KILIÇDAROĞLU HDP'NİN DESTEĞİYLE HAKKARİ'DE MİTİNG YAPTI
Hakkari'deki mitinginde bir tane Türk bayrağı yoktu. O zaman HDP'lilerin desteğiyle Hakkari'de bir miting yaptı. Türkiye'de bu iş yürek işi diyoruz ya, bunu boşuna söylemiyoruz. Bir gün FETÖ'nün borazanlığını yapan ertesi gün PKK seviciliğine soyunan, bir sonraki gün başka bir örgütün avukatlığına soyunan bir parti Cumhuriyetin partisi olamaz. Evet verenleri İzmir'de denize dökmekten söz ediyor. Diğeri ondan aşağı kalmamak için hayır çıkarsa düşmanı denize dökmüş kadar sevineceklerini söyledi. Güya bu da deneyimli. Deneyimlisi de böyle, deneyimsizi de böyle. Partili Cumhurbaşkanlığını eleştiriyor. Partiyi mi yönetecek, ülkeyi mi yönetecek diyor. Sanki CHP'nin geçmişini hiç okumamış. Gazi Mustafa Kemal hem Cumhurbaşkanı hem CHP'nin genel başkanı değil miydi? Ey Kılıçdaroğlu biraz tarihini oku, biraz geçmişini oku yahu! Cemazüyelevvelini öğren yahu.
ÖYLEYSE GAZİ MUSTAFA KEMAL VE İNÖNÜ DE TARAFLI MIYDI?
Böyle olan bir Cumhurbaşkanı tarafsız olabilir mi diyor. Demek ki Gazi Mustafa Kemal, demek ki İnönü tarafsız değildi. Böyle bir saçmalık olur mu? Siz hizmette tarafsız olacaksınız. Biz Yavuz Sultan Selim Köprüsü'nden şunlar şunlar geçer, şunlar şunlar geçemez diyor muyuz? Avrasya Tüneli'nden, Marmaray'dan aynısını diyor muyuz? Hayırcıların cibilliyetinde bu var. 15 Temmuz Şehitler Köprüsü'ne hayır dediler mi? Fatih Sultan Köprüsü'ne, Yavuz Sultan Selim Köprüsü'ne, Marmaray'a, Avrasya Tüneli'ne hayır dediler mi? Osmangazi'ye hayır dediler mi? Biz bunların hayır hayır demelerine rağmen bunları yaptık. Niye? Benim milletime bunlar layıktı da onun için.
HAYIR ÇADIRINA GİRDİM BAKIN BANA NE DEDİLER?

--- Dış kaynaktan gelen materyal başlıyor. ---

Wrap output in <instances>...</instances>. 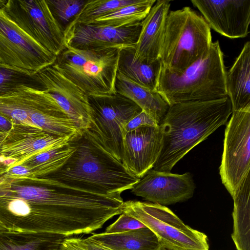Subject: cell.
Masks as SVG:
<instances>
[{"mask_svg": "<svg viewBox=\"0 0 250 250\" xmlns=\"http://www.w3.org/2000/svg\"><path fill=\"white\" fill-rule=\"evenodd\" d=\"M226 86L232 112L250 110V42L244 45L231 67L226 71Z\"/></svg>", "mask_w": 250, "mask_h": 250, "instance_id": "19", "label": "cell"}, {"mask_svg": "<svg viewBox=\"0 0 250 250\" xmlns=\"http://www.w3.org/2000/svg\"><path fill=\"white\" fill-rule=\"evenodd\" d=\"M6 229L4 225L0 221V230H5Z\"/></svg>", "mask_w": 250, "mask_h": 250, "instance_id": "38", "label": "cell"}, {"mask_svg": "<svg viewBox=\"0 0 250 250\" xmlns=\"http://www.w3.org/2000/svg\"><path fill=\"white\" fill-rule=\"evenodd\" d=\"M170 6L169 0H156L142 21L140 35L135 44L136 59L148 63L159 59Z\"/></svg>", "mask_w": 250, "mask_h": 250, "instance_id": "18", "label": "cell"}, {"mask_svg": "<svg viewBox=\"0 0 250 250\" xmlns=\"http://www.w3.org/2000/svg\"><path fill=\"white\" fill-rule=\"evenodd\" d=\"M7 17L36 42L57 56L65 47L64 30L45 0H8Z\"/></svg>", "mask_w": 250, "mask_h": 250, "instance_id": "9", "label": "cell"}, {"mask_svg": "<svg viewBox=\"0 0 250 250\" xmlns=\"http://www.w3.org/2000/svg\"><path fill=\"white\" fill-rule=\"evenodd\" d=\"M73 140L75 152L61 168L44 178L102 195L121 194L140 179L107 152L87 129L81 131Z\"/></svg>", "mask_w": 250, "mask_h": 250, "instance_id": "3", "label": "cell"}, {"mask_svg": "<svg viewBox=\"0 0 250 250\" xmlns=\"http://www.w3.org/2000/svg\"><path fill=\"white\" fill-rule=\"evenodd\" d=\"M123 212L150 229L157 236L162 248L170 250H209L207 236L186 225L165 206L127 201L124 203Z\"/></svg>", "mask_w": 250, "mask_h": 250, "instance_id": "7", "label": "cell"}, {"mask_svg": "<svg viewBox=\"0 0 250 250\" xmlns=\"http://www.w3.org/2000/svg\"><path fill=\"white\" fill-rule=\"evenodd\" d=\"M5 134H6V133L0 131V142L1 141H2V140L4 138Z\"/></svg>", "mask_w": 250, "mask_h": 250, "instance_id": "37", "label": "cell"}, {"mask_svg": "<svg viewBox=\"0 0 250 250\" xmlns=\"http://www.w3.org/2000/svg\"><path fill=\"white\" fill-rule=\"evenodd\" d=\"M116 92L127 98L154 119L159 124L169 106L155 90L140 85L117 72Z\"/></svg>", "mask_w": 250, "mask_h": 250, "instance_id": "20", "label": "cell"}, {"mask_svg": "<svg viewBox=\"0 0 250 250\" xmlns=\"http://www.w3.org/2000/svg\"><path fill=\"white\" fill-rule=\"evenodd\" d=\"M195 189L189 172L179 174L151 169L134 185L131 192L151 203L164 206L190 199Z\"/></svg>", "mask_w": 250, "mask_h": 250, "instance_id": "15", "label": "cell"}, {"mask_svg": "<svg viewBox=\"0 0 250 250\" xmlns=\"http://www.w3.org/2000/svg\"><path fill=\"white\" fill-rule=\"evenodd\" d=\"M7 1V0H0V9L3 8Z\"/></svg>", "mask_w": 250, "mask_h": 250, "instance_id": "36", "label": "cell"}, {"mask_svg": "<svg viewBox=\"0 0 250 250\" xmlns=\"http://www.w3.org/2000/svg\"><path fill=\"white\" fill-rule=\"evenodd\" d=\"M73 138L53 135L38 127L14 123L0 142V155L10 168L38 153L66 144Z\"/></svg>", "mask_w": 250, "mask_h": 250, "instance_id": "14", "label": "cell"}, {"mask_svg": "<svg viewBox=\"0 0 250 250\" xmlns=\"http://www.w3.org/2000/svg\"><path fill=\"white\" fill-rule=\"evenodd\" d=\"M143 126L157 127L159 126V124L154 119L142 110L124 125L122 129V135L123 136L126 133Z\"/></svg>", "mask_w": 250, "mask_h": 250, "instance_id": "31", "label": "cell"}, {"mask_svg": "<svg viewBox=\"0 0 250 250\" xmlns=\"http://www.w3.org/2000/svg\"><path fill=\"white\" fill-rule=\"evenodd\" d=\"M56 59L0 9V63L37 73Z\"/></svg>", "mask_w": 250, "mask_h": 250, "instance_id": "11", "label": "cell"}, {"mask_svg": "<svg viewBox=\"0 0 250 250\" xmlns=\"http://www.w3.org/2000/svg\"><path fill=\"white\" fill-rule=\"evenodd\" d=\"M22 86L43 90L38 73L0 63V96L14 92Z\"/></svg>", "mask_w": 250, "mask_h": 250, "instance_id": "27", "label": "cell"}, {"mask_svg": "<svg viewBox=\"0 0 250 250\" xmlns=\"http://www.w3.org/2000/svg\"><path fill=\"white\" fill-rule=\"evenodd\" d=\"M141 26L142 22L118 27L71 22L64 31L65 45L79 49L127 47L136 44Z\"/></svg>", "mask_w": 250, "mask_h": 250, "instance_id": "12", "label": "cell"}, {"mask_svg": "<svg viewBox=\"0 0 250 250\" xmlns=\"http://www.w3.org/2000/svg\"><path fill=\"white\" fill-rule=\"evenodd\" d=\"M231 113L228 97L170 106L159 125L162 149L152 169L170 172L191 149L225 125Z\"/></svg>", "mask_w": 250, "mask_h": 250, "instance_id": "2", "label": "cell"}, {"mask_svg": "<svg viewBox=\"0 0 250 250\" xmlns=\"http://www.w3.org/2000/svg\"><path fill=\"white\" fill-rule=\"evenodd\" d=\"M59 250H87L83 239L79 237H65Z\"/></svg>", "mask_w": 250, "mask_h": 250, "instance_id": "32", "label": "cell"}, {"mask_svg": "<svg viewBox=\"0 0 250 250\" xmlns=\"http://www.w3.org/2000/svg\"><path fill=\"white\" fill-rule=\"evenodd\" d=\"M103 208L102 195L49 178L0 176V221L10 232L92 233Z\"/></svg>", "mask_w": 250, "mask_h": 250, "instance_id": "1", "label": "cell"}, {"mask_svg": "<svg viewBox=\"0 0 250 250\" xmlns=\"http://www.w3.org/2000/svg\"><path fill=\"white\" fill-rule=\"evenodd\" d=\"M210 28L230 39L249 33L250 0H191Z\"/></svg>", "mask_w": 250, "mask_h": 250, "instance_id": "16", "label": "cell"}, {"mask_svg": "<svg viewBox=\"0 0 250 250\" xmlns=\"http://www.w3.org/2000/svg\"><path fill=\"white\" fill-rule=\"evenodd\" d=\"M87 1L84 0H46L52 14L64 31L79 14Z\"/></svg>", "mask_w": 250, "mask_h": 250, "instance_id": "29", "label": "cell"}, {"mask_svg": "<svg viewBox=\"0 0 250 250\" xmlns=\"http://www.w3.org/2000/svg\"><path fill=\"white\" fill-rule=\"evenodd\" d=\"M121 48L79 49L65 45L53 65L87 95L111 94L116 93Z\"/></svg>", "mask_w": 250, "mask_h": 250, "instance_id": "6", "label": "cell"}, {"mask_svg": "<svg viewBox=\"0 0 250 250\" xmlns=\"http://www.w3.org/2000/svg\"><path fill=\"white\" fill-rule=\"evenodd\" d=\"M233 200L231 238L237 250H250V174L232 196Z\"/></svg>", "mask_w": 250, "mask_h": 250, "instance_id": "22", "label": "cell"}, {"mask_svg": "<svg viewBox=\"0 0 250 250\" xmlns=\"http://www.w3.org/2000/svg\"><path fill=\"white\" fill-rule=\"evenodd\" d=\"M83 241L87 250H113L102 245L90 236L83 239Z\"/></svg>", "mask_w": 250, "mask_h": 250, "instance_id": "33", "label": "cell"}, {"mask_svg": "<svg viewBox=\"0 0 250 250\" xmlns=\"http://www.w3.org/2000/svg\"><path fill=\"white\" fill-rule=\"evenodd\" d=\"M65 237L52 233L0 230V250H59Z\"/></svg>", "mask_w": 250, "mask_h": 250, "instance_id": "24", "label": "cell"}, {"mask_svg": "<svg viewBox=\"0 0 250 250\" xmlns=\"http://www.w3.org/2000/svg\"><path fill=\"white\" fill-rule=\"evenodd\" d=\"M37 73L43 84V91L55 100L80 131L88 129L91 122L88 95L53 64Z\"/></svg>", "mask_w": 250, "mask_h": 250, "instance_id": "13", "label": "cell"}, {"mask_svg": "<svg viewBox=\"0 0 250 250\" xmlns=\"http://www.w3.org/2000/svg\"><path fill=\"white\" fill-rule=\"evenodd\" d=\"M168 250V249H165V248H162V250Z\"/></svg>", "mask_w": 250, "mask_h": 250, "instance_id": "39", "label": "cell"}, {"mask_svg": "<svg viewBox=\"0 0 250 250\" xmlns=\"http://www.w3.org/2000/svg\"><path fill=\"white\" fill-rule=\"evenodd\" d=\"M76 149L72 139L66 144L38 153L18 165L26 167L30 177H45L61 168Z\"/></svg>", "mask_w": 250, "mask_h": 250, "instance_id": "25", "label": "cell"}, {"mask_svg": "<svg viewBox=\"0 0 250 250\" xmlns=\"http://www.w3.org/2000/svg\"><path fill=\"white\" fill-rule=\"evenodd\" d=\"M135 44L120 51L118 72L142 86L155 90L161 66L159 60L148 63L135 57Z\"/></svg>", "mask_w": 250, "mask_h": 250, "instance_id": "23", "label": "cell"}, {"mask_svg": "<svg viewBox=\"0 0 250 250\" xmlns=\"http://www.w3.org/2000/svg\"><path fill=\"white\" fill-rule=\"evenodd\" d=\"M159 126H143L123 136L121 162L138 179L152 169L162 149Z\"/></svg>", "mask_w": 250, "mask_h": 250, "instance_id": "17", "label": "cell"}, {"mask_svg": "<svg viewBox=\"0 0 250 250\" xmlns=\"http://www.w3.org/2000/svg\"><path fill=\"white\" fill-rule=\"evenodd\" d=\"M156 1L155 0H139L90 22L118 27L137 24L144 20Z\"/></svg>", "mask_w": 250, "mask_h": 250, "instance_id": "26", "label": "cell"}, {"mask_svg": "<svg viewBox=\"0 0 250 250\" xmlns=\"http://www.w3.org/2000/svg\"><path fill=\"white\" fill-rule=\"evenodd\" d=\"M146 227L139 220L126 213L122 212L114 223L106 228L104 233H120Z\"/></svg>", "mask_w": 250, "mask_h": 250, "instance_id": "30", "label": "cell"}, {"mask_svg": "<svg viewBox=\"0 0 250 250\" xmlns=\"http://www.w3.org/2000/svg\"><path fill=\"white\" fill-rule=\"evenodd\" d=\"M139 0H87L72 22L86 23Z\"/></svg>", "mask_w": 250, "mask_h": 250, "instance_id": "28", "label": "cell"}, {"mask_svg": "<svg viewBox=\"0 0 250 250\" xmlns=\"http://www.w3.org/2000/svg\"><path fill=\"white\" fill-rule=\"evenodd\" d=\"M14 123L0 115V131L6 133L12 127Z\"/></svg>", "mask_w": 250, "mask_h": 250, "instance_id": "34", "label": "cell"}, {"mask_svg": "<svg viewBox=\"0 0 250 250\" xmlns=\"http://www.w3.org/2000/svg\"><path fill=\"white\" fill-rule=\"evenodd\" d=\"M224 141L219 172L231 197L250 170V110L232 112Z\"/></svg>", "mask_w": 250, "mask_h": 250, "instance_id": "10", "label": "cell"}, {"mask_svg": "<svg viewBox=\"0 0 250 250\" xmlns=\"http://www.w3.org/2000/svg\"><path fill=\"white\" fill-rule=\"evenodd\" d=\"M113 250H161L156 234L148 228L115 233H93L90 236Z\"/></svg>", "mask_w": 250, "mask_h": 250, "instance_id": "21", "label": "cell"}, {"mask_svg": "<svg viewBox=\"0 0 250 250\" xmlns=\"http://www.w3.org/2000/svg\"><path fill=\"white\" fill-rule=\"evenodd\" d=\"M91 122L87 129L110 154L121 161L122 129L142 110L118 93L88 95Z\"/></svg>", "mask_w": 250, "mask_h": 250, "instance_id": "8", "label": "cell"}, {"mask_svg": "<svg viewBox=\"0 0 250 250\" xmlns=\"http://www.w3.org/2000/svg\"><path fill=\"white\" fill-rule=\"evenodd\" d=\"M210 28L204 18L189 7L167 14L159 55L161 66L181 72L208 53Z\"/></svg>", "mask_w": 250, "mask_h": 250, "instance_id": "5", "label": "cell"}, {"mask_svg": "<svg viewBox=\"0 0 250 250\" xmlns=\"http://www.w3.org/2000/svg\"><path fill=\"white\" fill-rule=\"evenodd\" d=\"M8 166L5 161L0 155V176L5 173Z\"/></svg>", "mask_w": 250, "mask_h": 250, "instance_id": "35", "label": "cell"}, {"mask_svg": "<svg viewBox=\"0 0 250 250\" xmlns=\"http://www.w3.org/2000/svg\"><path fill=\"white\" fill-rule=\"evenodd\" d=\"M223 53L219 42H212L208 55L181 72L161 66L155 90L169 106L212 101L228 97Z\"/></svg>", "mask_w": 250, "mask_h": 250, "instance_id": "4", "label": "cell"}]
</instances>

Hayır çadırına girdim. Niye hayır diyorsunuz dedim. Çağdaş bir Türkiye için hayır diyoruz. Dedim ki, Türkiye şu anda çağdışı mı? Bakın şurada Yavuz Sultan Selim Köprüsü var. Dört geliş, dört gidiş. Hemen makas değişti, niye oranın adını Tayyip Erdoğan Köprüsü koymadınız da, Yavuz Sultan Selim Köprüsü koydunuz. Dedim ki: Bak üzüldüm! Sen şunu söylemeliydin, Tayyip Erdoğan ne kadar mütevazı ki kendi adını buraya koymadı. Peki niye Yavuz Sultan Selim. Çünkü o devlet-i aliye-i Osmaniye'nin gelmiş geçmiş en önemli sultanlarından biriydi. Oraya o yakışır. Bizim derdimiz bu konuda tarihimizle bugünü buluşturalım.